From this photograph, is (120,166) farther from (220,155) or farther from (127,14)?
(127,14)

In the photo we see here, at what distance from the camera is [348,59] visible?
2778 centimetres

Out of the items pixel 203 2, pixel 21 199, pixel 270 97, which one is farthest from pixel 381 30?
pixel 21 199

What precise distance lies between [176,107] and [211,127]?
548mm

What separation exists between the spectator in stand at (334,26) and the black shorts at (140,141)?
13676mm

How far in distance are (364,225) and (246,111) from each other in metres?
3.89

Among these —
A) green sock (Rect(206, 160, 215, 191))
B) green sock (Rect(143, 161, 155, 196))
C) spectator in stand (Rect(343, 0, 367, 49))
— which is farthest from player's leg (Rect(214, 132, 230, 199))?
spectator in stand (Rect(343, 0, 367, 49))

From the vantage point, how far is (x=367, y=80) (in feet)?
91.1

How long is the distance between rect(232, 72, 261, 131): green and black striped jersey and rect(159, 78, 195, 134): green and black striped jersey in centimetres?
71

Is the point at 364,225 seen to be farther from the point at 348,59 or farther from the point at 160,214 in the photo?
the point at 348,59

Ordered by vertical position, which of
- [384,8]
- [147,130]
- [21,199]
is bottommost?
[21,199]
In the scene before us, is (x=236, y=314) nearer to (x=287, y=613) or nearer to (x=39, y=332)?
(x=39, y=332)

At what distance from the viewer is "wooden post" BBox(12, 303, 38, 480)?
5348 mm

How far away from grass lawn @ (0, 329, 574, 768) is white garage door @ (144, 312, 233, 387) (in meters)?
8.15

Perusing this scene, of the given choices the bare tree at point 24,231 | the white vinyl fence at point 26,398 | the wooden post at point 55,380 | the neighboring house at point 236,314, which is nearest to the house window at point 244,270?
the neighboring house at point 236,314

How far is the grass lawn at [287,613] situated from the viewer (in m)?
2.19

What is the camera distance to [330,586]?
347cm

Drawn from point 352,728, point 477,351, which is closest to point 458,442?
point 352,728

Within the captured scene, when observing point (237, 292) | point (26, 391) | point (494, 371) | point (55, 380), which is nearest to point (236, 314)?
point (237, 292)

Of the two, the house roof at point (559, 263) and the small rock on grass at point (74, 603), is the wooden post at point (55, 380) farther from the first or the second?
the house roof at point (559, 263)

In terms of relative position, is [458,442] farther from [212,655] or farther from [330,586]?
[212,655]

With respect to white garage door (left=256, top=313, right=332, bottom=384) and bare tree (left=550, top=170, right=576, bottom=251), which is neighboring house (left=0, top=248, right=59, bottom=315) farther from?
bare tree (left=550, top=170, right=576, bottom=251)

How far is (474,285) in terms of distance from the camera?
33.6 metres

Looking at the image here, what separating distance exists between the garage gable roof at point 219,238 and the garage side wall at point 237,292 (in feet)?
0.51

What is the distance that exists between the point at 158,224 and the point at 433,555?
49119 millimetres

****************************************

What is being asked: Change every "wooden post" in the records above to "fence post", and leave all other text as it is.

Correct output:
From this photograph, is (120,166) farther from (220,155) or farther from (127,14)?
(127,14)

In the photo we see here, at what distance from the camera is [348,59] visible?
2778 centimetres

Out of the items pixel 203 2, pixel 21 199, pixel 270 97, which one is farthest from pixel 381 30?
pixel 21 199

What precise distance lies between [176,107] and [211,127]?
548mm

What separation exists between the spectator in stand at (334,26) and the black shorts at (140,141)?
13676mm

How far in distance are (364,225) and (246,111) from each other in metres?
3.89

Among these —
A) green sock (Rect(206, 160, 215, 191))
B) green sock (Rect(143, 161, 155, 196))
C) spectator in stand (Rect(343, 0, 367, 49))
— which is farthest from player's leg (Rect(214, 132, 230, 199))?
spectator in stand (Rect(343, 0, 367, 49))

From the vantage point, how far is (x=367, y=80) (in feet)?
91.1

How long is the distance between rect(232, 72, 261, 131): green and black striped jersey and rect(159, 78, 195, 134): green and black striped jersey in centimetres?
71

Is the point at 364,225 seen to be farther from the point at 348,59 or farther from the point at 160,214 in the photo?
the point at 348,59

Ordered by vertical position, which of
- [384,8]
- [147,130]
- [21,199]
is bottommost?
[21,199]
In the scene before us, is (x=236, y=314) nearer to (x=287, y=613) or nearer to (x=39, y=332)?
(x=39, y=332)

At what distance from the viewer is "fence post" BBox(12, 303, 38, 480)?
5348 mm

How far away from grass lawn @ (0, 329, 574, 768) is white garage door @ (144, 312, 233, 387) (in meters)?
8.15

Perusing this scene, of the given choices the bare tree at point 24,231 | the white vinyl fence at point 26,398 | the fence post at point 55,380 | the neighboring house at point 236,314, which is nearest to the house window at point 244,270?
the neighboring house at point 236,314

How far is the grass lawn at [287,613] situated from the viewer (in m)?
2.19

What is the camera distance to [330,586]?
347cm

Drawn from point 352,728, point 477,351, which is closest to point 458,442?
point 352,728

Within the captured scene, when observing point (237, 292) | point (26, 391) | point (494, 371) | point (55, 380), which is nearest to point (236, 314)?
point (237, 292)

Of the two, the house roof at point (559, 263) and the small rock on grass at point (74, 603), is the fence post at point (55, 380) farther from the first or the second?
the house roof at point (559, 263)

In terms of relative position, is [458,442] farther from [212,655] or farther from [330,586]?
[212,655]

With respect to white garage door (left=256, top=313, right=332, bottom=384) and bare tree (left=550, top=170, right=576, bottom=251), which is neighboring house (left=0, top=248, right=59, bottom=315) farther from?
bare tree (left=550, top=170, right=576, bottom=251)

How far is (474,285) in terms of distance from the camera?
33.6 metres

Looking at the image here, what separating distance exists between the garage gable roof at point 219,238 and the garage side wall at point 237,292 (in feet)?
0.51

What is the distance that exists between the point at 158,224 and the point at 433,555?
49119 millimetres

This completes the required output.